I was surprised that sleep could affect the number on the scale. But it does. I have experienced on multiple occasions that when I’m not getting enough sleep, I will either have a gain on the scale, or my weight will be the same as the week before (no change). Then when I get good sleep over the next week, I’ll see at least a 3-pound scale difference week over week.  

For me, the hardest pillar to keep in balance is stress management. When I am having a “rough” week at work, I’ve noticed how tempting it is to eat to push myself through a project I may not know how to do. Or I saw I would not plan good meals to take to work. I would eat out, get food at a drive-thru or just skip a meal altogether, letting myself get super hungry and then when I did eat, I would overeat. 

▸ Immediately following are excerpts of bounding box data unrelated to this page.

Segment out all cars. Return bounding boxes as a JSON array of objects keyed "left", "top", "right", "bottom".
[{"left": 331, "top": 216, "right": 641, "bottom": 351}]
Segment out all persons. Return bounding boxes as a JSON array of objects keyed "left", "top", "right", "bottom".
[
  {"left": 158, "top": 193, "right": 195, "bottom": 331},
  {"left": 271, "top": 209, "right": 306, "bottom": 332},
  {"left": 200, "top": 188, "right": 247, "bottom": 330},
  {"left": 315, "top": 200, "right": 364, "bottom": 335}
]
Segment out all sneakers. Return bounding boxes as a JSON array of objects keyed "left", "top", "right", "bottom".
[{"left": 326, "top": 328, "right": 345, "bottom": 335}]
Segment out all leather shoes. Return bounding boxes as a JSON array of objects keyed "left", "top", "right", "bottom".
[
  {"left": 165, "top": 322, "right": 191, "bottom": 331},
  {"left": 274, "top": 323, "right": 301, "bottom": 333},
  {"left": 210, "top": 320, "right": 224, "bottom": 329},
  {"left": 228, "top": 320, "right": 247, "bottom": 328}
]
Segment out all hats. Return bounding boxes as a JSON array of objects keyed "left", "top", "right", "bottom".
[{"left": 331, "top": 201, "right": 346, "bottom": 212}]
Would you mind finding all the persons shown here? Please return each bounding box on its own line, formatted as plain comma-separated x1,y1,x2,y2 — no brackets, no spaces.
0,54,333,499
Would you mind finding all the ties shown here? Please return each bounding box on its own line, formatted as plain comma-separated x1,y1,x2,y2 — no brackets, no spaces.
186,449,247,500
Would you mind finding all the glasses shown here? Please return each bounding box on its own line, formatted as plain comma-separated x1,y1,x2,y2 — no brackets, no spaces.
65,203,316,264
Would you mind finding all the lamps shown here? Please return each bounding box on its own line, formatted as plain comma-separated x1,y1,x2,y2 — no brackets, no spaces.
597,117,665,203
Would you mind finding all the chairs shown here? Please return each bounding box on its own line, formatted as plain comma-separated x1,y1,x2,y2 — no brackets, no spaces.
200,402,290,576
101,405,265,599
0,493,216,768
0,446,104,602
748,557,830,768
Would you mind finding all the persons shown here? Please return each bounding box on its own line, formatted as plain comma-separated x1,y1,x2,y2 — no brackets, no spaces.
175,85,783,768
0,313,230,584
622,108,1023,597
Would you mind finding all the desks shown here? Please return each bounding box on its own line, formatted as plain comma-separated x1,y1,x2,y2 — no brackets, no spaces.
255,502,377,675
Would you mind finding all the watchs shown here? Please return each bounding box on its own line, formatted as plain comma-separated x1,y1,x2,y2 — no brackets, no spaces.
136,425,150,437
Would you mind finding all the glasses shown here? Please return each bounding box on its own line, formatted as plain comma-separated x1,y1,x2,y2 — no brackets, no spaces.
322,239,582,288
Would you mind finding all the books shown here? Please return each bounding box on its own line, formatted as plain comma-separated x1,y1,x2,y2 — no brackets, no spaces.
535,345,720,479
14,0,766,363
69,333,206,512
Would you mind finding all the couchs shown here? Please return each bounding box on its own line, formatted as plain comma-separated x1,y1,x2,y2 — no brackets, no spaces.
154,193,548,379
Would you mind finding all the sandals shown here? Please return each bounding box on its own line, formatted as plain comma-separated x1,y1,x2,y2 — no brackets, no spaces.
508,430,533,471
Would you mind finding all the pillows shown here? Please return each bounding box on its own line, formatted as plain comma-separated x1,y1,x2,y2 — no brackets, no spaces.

The best explanation of the 5 pillars I have found comes from The Keto Reset Diet, a book by Mark Sisson and Brad Kearns. I highly recommend the quick read on pages 116 – 135. Understanding that there are other factors (besides diet and exercise) which can contribute to the number on the scale has helped me make adjustments in eating and in my lifestyle. Now when I weigh and the number on the scale is not a number I want, I don’t get discouraged like I used to, start talking to myself about being a failure and give up. I can have compassion with myself and look at how to bring my stress, sleep and/or water intake back into balance for a “better” outcome on the next weigh-in.